第800話 『ゲーテのファウストによる情景』 シューマン

 これは、シューマン先生、最大の傑作に違いないと、やましんは思います。


 『レア音』では、先に扱わせていただきましたが、こちらで、再登場です。


 出会いは、1977年4月29日に行われた日本初演の演奏会です。


 指揮は、ウォルフガング・サヴァリッシュさま。


 NHK交響楽団。


 バリトンに、フィッシャー=ディースカウさま。


 そのほか、ソプラノからベースまで、8人の独唱者、さらに、合唱団から、児童合唱団まで

たくさんの人が舞台にあがり、背後には、合唱指揮者からたくさんの裏方さん。


 大変だったでしょう。


 4月30日に、再演されたようです。


 やましんは、テレビと、FMで、鑑賞し、感激したのです。


 ドイツ文学者の小塩節先生の解説が、また、素晴らしく分かりやすく、感激。


 小塩先生は、現在、90歳になられたようですが、当時から、テレビでも、ドイツ語の先生として、たいへん、有名でした。


 独特の語り回しが良く、ファンは沢山いたんだと思います。


 やましんにとっては、ある意味、幸福な出会いだったのです。


 しかし、この当時は、レコードと言っても、おそらく、ベンジャミン・ブリテンさま指揮によるものしかなかったのではないかと。(念のために、申し上げますが、CDなんて、まだない時代ですから。)


 で、このとき、FMで放送されたものは、カセットテープで、録音はしたのですが、貧乏学生で、良い機械を持ってるわけもなく、120分テープでもあり、いま、再生するのは、ちょっと恐いです。


 最後のところが、切れるか、入るか、ぞくぞくしながら、ラジカセとにらめっこしたように思います。


 ほんと、ぎりぎり、入りました。


 ときに、サヴァリッシュさまは、一番最後のところ、つまり、『神秘なる合唱』を、第1ヴァージョンを使っていました。


 シューマン先生は、もうひとつ、別バージョンを作っていて、録音される場合は、そちらのほうが、良く使われるようです。


 起伏が大きく、演奏効果があがるからでしょうか。


 しかし、やましんは、サヴァリッシュ先生の演奏したヴァージョンが、好きです。


 そもそも、シューマン先生は、作曲にあたって、この一番最後から書き始めたようです。


 実際に、ここが、核心であることは、間違いないですね。


 この、一種のオラトリオみたいな作品は、その価値の高さに比べて、欧米では人気があるのに、どうも、日本では、あまり、人気がないらしいです。


 と言っても、ゲーテの『ファウスト』がテキストですから、宗教音楽ではないし、文学好きの日本人が、なぜ、今一つ乗らないのかは、良く分かりませんが、ステージに載せるのは、あまりに大変なうえ、かなり、長いせいもあるかも。


 しかし、この音楽の美しさは、極めつけであります。


 最初から、最後に至るまで、名旋律の宝庫であります。


 これを、ほっておいては、ダメです。


 ここ、10年ばかり、新譜がかなり、出ました。


 アバドさま指揮、ベルリン・フィルによる録音が出たさいは、飛び上がって買いに走りました。

□ □ □ □ □ □ □

• [読解の応用]:
• A. 本文について、次の問いに答えてください。
(i) 日本初演の演奏会は何年何月何日に行われましたか。
(ii) その演奏会でバリトンを歌ったのは誰ですか。
(iii) サヴァリッシュは『神秘なる合唱』でどのヴァージョンを使いましたか。
• B. 本文を二文で要約してください。
データは本文とは関係がありません。

□ □ □ □ □ □ □

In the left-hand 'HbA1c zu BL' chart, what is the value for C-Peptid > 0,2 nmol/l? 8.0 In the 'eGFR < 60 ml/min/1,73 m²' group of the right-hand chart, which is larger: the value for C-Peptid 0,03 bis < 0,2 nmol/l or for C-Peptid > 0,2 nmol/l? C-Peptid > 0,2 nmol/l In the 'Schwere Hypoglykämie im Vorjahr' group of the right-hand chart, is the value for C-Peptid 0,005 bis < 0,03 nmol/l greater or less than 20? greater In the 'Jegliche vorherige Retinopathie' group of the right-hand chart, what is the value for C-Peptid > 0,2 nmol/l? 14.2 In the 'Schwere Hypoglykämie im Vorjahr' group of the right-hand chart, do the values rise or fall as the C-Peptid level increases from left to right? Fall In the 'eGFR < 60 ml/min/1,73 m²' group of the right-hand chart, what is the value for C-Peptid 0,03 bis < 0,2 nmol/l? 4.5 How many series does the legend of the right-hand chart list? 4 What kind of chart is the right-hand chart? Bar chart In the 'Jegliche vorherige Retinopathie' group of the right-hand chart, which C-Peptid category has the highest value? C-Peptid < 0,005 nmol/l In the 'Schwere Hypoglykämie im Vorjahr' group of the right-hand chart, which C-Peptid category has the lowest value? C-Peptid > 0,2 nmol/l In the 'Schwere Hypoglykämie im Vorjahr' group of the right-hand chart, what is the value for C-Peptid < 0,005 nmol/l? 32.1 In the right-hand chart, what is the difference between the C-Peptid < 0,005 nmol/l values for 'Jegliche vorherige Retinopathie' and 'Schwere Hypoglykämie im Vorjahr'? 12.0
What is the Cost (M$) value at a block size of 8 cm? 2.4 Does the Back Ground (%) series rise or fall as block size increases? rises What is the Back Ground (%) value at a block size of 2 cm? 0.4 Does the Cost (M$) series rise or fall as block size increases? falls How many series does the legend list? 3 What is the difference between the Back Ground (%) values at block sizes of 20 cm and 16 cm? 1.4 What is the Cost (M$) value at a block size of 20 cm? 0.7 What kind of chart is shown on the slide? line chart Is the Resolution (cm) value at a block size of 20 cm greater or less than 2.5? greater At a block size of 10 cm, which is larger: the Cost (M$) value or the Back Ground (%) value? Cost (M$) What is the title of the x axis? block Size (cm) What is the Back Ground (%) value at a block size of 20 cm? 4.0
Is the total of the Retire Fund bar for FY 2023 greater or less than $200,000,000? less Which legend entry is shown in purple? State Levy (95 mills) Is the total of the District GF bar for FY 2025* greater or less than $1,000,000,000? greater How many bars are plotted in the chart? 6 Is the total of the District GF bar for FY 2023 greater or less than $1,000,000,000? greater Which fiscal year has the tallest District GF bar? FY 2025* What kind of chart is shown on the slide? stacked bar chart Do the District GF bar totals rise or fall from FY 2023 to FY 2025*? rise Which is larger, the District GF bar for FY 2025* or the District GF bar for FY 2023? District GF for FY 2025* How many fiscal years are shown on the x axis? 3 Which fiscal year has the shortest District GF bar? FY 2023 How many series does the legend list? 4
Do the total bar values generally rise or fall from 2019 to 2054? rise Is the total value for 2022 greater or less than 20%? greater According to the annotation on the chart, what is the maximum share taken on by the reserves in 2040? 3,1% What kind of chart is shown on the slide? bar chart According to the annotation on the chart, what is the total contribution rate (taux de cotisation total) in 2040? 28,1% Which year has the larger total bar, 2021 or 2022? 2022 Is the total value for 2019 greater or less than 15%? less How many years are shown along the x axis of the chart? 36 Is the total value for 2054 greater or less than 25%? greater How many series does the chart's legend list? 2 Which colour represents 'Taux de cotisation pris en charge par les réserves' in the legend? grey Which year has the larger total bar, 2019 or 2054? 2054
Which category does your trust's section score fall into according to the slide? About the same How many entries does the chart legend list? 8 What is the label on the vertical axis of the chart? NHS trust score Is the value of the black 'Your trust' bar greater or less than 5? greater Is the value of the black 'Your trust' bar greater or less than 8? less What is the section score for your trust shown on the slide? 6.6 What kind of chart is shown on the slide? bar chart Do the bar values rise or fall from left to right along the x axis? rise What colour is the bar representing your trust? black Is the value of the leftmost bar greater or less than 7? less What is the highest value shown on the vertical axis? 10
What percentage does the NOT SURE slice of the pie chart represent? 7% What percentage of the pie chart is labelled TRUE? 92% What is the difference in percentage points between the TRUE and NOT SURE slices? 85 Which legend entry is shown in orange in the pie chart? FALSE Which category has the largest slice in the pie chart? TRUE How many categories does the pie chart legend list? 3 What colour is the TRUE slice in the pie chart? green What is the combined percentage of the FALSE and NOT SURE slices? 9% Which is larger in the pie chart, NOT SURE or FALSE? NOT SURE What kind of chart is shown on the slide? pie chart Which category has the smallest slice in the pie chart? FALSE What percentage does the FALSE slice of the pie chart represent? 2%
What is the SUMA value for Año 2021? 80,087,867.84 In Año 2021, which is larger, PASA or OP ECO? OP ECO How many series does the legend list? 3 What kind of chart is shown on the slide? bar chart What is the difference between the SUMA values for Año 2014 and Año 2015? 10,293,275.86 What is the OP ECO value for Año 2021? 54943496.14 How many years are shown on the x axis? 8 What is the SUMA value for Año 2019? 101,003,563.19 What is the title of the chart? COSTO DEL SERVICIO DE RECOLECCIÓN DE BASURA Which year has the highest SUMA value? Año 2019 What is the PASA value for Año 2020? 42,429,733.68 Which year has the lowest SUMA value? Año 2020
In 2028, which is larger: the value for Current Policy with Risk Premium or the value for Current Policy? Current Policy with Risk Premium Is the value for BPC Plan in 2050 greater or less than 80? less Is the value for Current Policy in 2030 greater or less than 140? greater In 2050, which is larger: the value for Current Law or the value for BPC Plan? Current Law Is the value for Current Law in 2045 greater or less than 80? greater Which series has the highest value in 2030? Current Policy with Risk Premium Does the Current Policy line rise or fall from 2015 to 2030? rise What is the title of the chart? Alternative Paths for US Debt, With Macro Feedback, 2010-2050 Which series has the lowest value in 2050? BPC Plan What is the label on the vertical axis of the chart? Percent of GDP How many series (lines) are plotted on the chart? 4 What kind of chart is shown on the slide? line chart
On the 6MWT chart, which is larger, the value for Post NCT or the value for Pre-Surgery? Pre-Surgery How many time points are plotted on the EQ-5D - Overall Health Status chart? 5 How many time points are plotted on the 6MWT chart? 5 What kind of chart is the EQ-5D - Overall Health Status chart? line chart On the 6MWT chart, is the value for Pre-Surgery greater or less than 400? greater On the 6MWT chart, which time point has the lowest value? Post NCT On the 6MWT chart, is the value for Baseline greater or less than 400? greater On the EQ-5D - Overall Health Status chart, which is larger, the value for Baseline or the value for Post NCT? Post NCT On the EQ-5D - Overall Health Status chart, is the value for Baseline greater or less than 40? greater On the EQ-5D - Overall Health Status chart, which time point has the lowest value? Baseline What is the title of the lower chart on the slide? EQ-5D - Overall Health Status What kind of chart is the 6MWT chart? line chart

□ □ □ □ □ □ □

• [解答]:
• A.
(i) 1977年4月29日
(ii) フィッシャー=ディースカウ
(iii) 第1ヴァージョン

• B. やましんはシューマンの『ゲーテのファウストによる情景』を最大の傑作と考え、1977年4月29日の日本初演をテレビとFMで鑑賞して感激しました。この作品は欧米では人気があるのに日本ではあまり人気がないらしいものの、その音楽の美しさは極めつけだと述べています。